Couverture de la BD Héritage pervers

Découvrez les coulisses de la bande dessinée Héritage pervers, parue aux éditions Tabou, en lisant l'interview de son auteur, Erich Hartmann.

En plus d'être un auteur de bandes dessinées pour adultes, vous êtes ou avez été illustrateur pour les jeux de rôles, pour les livres pour la jeunesse, pour la presse et pour les comics américains. Ainsi que professeur de dessin. Comment concilie-t-on ces divers univers, qui sont aux antipodes pour certains. La BD pornographique ne jete-t-elle pas une ombre sur les autres activités professionnelles ?

Je n'ai pas travaillé dans certains de ces domaines depuis de nombreuses années, mais j'ai estimé qu'il était nécessaire d'utiliser un surnom pour séparer chaque groupe d'activités. À l'ère de l'internet, il n'était pas approprié qu'un enfant utilise un moteur de recherche pour trouver votre travail de jeu de rôle ou vos livres pour la jeunesse et qu'il y trouve du matériel pour adultes. Il est évident que mon vrai nom n'est pas Erich Hartmann, et en fait je l'ai choisi comme surnom pour plaisanter. Je n'aurais jamais pensé que mon expérience dans la bande dessinée érotique durerait autant d'années et qu'elle serait publiée dans autant de pays. Cela mis à part, mon incursion dans ce genre n'a jamais posé de problème.

Qu'est-ce qui motive un auteur à faire de la bande dessinée pornographique ? Le plaisir de dessiner des femmes lascives, les courbes féminines ?

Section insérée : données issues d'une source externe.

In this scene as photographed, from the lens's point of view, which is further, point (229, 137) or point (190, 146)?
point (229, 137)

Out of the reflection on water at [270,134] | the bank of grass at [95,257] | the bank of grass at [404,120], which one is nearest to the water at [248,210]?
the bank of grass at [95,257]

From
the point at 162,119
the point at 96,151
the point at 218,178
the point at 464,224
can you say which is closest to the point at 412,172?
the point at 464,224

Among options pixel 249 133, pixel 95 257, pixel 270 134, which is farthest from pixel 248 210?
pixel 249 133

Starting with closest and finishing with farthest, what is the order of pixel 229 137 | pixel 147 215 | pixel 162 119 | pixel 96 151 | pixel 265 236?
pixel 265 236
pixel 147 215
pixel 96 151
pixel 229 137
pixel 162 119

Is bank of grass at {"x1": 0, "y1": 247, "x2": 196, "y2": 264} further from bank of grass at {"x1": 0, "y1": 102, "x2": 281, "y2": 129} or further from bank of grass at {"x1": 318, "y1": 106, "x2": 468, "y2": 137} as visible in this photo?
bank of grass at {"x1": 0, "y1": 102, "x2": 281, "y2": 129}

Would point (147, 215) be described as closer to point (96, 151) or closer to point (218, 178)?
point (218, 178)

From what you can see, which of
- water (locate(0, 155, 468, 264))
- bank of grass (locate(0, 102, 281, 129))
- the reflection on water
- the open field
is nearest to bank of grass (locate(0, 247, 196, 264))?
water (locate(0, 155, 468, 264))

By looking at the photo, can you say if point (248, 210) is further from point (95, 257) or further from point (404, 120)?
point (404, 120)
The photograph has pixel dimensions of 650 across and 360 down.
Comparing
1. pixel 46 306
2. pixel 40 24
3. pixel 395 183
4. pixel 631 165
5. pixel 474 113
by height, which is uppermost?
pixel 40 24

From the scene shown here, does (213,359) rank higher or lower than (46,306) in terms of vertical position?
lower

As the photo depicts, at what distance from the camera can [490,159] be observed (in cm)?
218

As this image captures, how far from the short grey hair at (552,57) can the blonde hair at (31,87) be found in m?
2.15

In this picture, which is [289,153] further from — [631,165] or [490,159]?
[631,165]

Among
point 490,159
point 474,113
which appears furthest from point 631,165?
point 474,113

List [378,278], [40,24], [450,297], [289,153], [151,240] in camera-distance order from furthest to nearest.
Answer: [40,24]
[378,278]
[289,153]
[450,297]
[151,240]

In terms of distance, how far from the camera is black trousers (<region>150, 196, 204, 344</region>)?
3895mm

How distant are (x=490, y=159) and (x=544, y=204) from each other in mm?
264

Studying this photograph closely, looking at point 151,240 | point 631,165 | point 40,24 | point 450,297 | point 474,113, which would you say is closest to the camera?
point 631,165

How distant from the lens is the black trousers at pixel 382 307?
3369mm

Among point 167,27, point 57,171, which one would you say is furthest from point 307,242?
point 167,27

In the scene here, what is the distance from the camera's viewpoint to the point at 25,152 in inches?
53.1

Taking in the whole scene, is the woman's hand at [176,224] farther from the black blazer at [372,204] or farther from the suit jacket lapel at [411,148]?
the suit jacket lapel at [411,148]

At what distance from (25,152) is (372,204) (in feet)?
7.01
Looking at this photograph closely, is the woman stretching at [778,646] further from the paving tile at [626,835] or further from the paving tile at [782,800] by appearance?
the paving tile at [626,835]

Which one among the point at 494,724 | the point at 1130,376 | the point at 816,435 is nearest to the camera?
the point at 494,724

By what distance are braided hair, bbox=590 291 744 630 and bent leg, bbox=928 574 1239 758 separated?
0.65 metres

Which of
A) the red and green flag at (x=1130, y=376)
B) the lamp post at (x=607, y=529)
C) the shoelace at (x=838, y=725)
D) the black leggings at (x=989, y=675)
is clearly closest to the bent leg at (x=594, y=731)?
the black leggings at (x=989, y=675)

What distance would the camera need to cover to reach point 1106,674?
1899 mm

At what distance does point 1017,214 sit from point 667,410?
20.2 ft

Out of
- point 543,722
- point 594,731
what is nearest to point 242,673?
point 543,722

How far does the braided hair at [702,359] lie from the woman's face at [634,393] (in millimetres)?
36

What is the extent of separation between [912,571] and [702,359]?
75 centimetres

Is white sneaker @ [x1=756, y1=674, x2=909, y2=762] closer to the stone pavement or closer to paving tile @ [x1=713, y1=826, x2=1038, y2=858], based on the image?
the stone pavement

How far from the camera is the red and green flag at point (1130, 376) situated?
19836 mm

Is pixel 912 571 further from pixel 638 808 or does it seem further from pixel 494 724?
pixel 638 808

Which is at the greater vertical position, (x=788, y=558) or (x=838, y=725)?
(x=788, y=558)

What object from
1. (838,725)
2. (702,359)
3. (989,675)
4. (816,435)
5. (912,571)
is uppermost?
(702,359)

Tout a commencé par une proposition d'un ami en 1999 pour aider à faire décoller une publication mensuelle qui faisait alors ses premiers pas. Je pensais qu'il s'agirait d'un projet unique, mais il a été très bien accueilli et on m'a donné beaucoup de liberté, de sorte que j'ai pu écrire les scénarios à ma guise et ajouter d'autres éléments qui me plaisaient, comme le cadre médiéval ou l'humour. Au final, cette collaboration a duré près de neuf ans, et après une longue pause, j'ai repris la saga lorsque j'ai vu que le public français répondait positivement. Et puis, avouons-le, j'adore dessiner le nu féminin ; après tout, le corps humain a été le sujet principal de beaucoup des plus grandes œuvres des arts plastiques, bien que logiquement à un niveau plus élevé et avec un ton plus pudique. J'ai d'autres projets à l'ordre du jour, mais les courbes féminines resteront au cœur de mon travail pendant encore quelques années.

Dans le porno, l'acte et les propos orientés vers ce dernier sont très présents. Le séquençage d'un porno fait plus penser à un spectacle d'humoriste avec ce timing précis qu'une BD traditionnelle. Y a-t-il une différence dans la construction du scénario, du storyboard etc. ? Peut-on encore parler de scénario pour une BD porno, ou bien le synopsis suffit-il ?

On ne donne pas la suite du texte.